Vous aviez parlé d’âge…si une personne contracte le virus à l’âge de 20 ans, c’est à partir de 30 ans que la maladie se manifeste ?

Exact, si vous n’êtes pas infectés par le VIH, vous avez entre 10 et 15 ans pour développer la maladie si vous ne faites rien, voilà pourquoi il est important d’ajouter à la prévention, les rapports sexuels protégés en plus de la vaccination et le dépistage.

Est-ce qu’aujourd’hui au Burkina Faso on peut opérer les femmes atteintes du cancer du col de l’utérus ?
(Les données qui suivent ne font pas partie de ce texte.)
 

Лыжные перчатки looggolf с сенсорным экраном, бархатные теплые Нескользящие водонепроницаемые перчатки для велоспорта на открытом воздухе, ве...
Aujourd’hui pour un cancer du col de l’utérus, on peut l’opérer s’il est opérable. Si la patiente n’est pas éligible pour l’opération ou pour la radiothérapie, il y a la chimiothérapie qui est notre spécialité. Mais le maillon manquant qui concerne la grande majorité des patientes atteintes du cancer du col de l’utérus, c’est la radiothérapie.
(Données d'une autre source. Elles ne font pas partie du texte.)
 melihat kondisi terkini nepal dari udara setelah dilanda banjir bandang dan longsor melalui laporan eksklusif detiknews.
D’où une fois de plus notre cri de cœur pour que les autorités actuelles s’engagent le plus tôt possible pour aider ces femmes atteintes du cancer du col utérin et qui n’ont pas les moyens pour aller se faire soigner à l’extérieur mais qui ont l’indication de la radiothérapie à pouvoir le faire sinon elles finiront par mourir avec le temps à cause des complications qui vont survenir.

Vous aviez dit que lorsqu’on est au stade de lésions de cellules précancéreuses on peut guérir, mais lorsque la maladie se déclare est-ce qu’on peut guérir ?
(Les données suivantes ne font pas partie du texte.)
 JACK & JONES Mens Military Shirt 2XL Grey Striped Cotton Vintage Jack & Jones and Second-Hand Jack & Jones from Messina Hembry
Pour guérir du cancer du col il y a deux choses, la première c’est la découverte des lésions de cellules précancéreuses avec une guérison à 100%. Mais lorsque vous dépassez cette étape et qu’on est à un stade de cancer il y a deux situations aussi à savoir le cancer découvert au début et celui découvert à un stade avancé.

Lorsque c’est au début vous êtes éligible au traitement mais on ne peut pas parler de guérison, Puisqu’on doit après le traitement que vous aurez soit la chirurgie pour très peu de cas dans notre contexte, soit la radiothérapie couplée à la chimiothérapie ce qu’on appelle la radio-chimiothérapie concomitante où vous alliez avoir votre traitement et après vous serez dans un programme de surveillance où votre cancérologue vous surveillera sur une période de cinq ans.

Passé les cinq ans, votre cancérologue vous dira que vous êtes en rémission complète. Donc le terme guérison est surtout applicable au stade de lésions précancéreuses mais dès que le cancer s’installe, on fait attention avec le terme guérison en cancérologie. On parle plutôt après une période de surveillance de cinq ans, de rémission complète. C’est pour cela que nous incitons les femmes de plus 25 ans à s’orienter vers un programme de dépistage, à se protéger lors des rapports sexuels et les jeunes éligibles pour la vaccination contre HPV à ne pas hésiter à le faire.

Quel est votre dernier mot ?

C’est important donc que nous puissions ensemble nous engager dans la lutte contre le cancer parce que c’est un problème de santé publique. Une fois que vous avez un cancer, c’est toute une famille qui est triste. C’est l’inactivité, ce qui a une incidence économique. Pour terminer, il faut l’activité de notre centre de radiothérapie le plus tôt possible pour le bonheur de nos patients.

Car c’est une discrimination de voir que certains arrivent à se soigner hors du pays et la grande majorité n’arrive pas à le faire même s’ils avaient commencé leur traitement mais qui n’ont plus la possibilité de le terminer qui demeure incomplet. Et qui dit incomplet parle de rechute élevée ou de progression vers stades de métastase. Alors en ce moment on ne peut plus rien faire comme traitement curatif et la patiente n’aura que des soins palliatifs.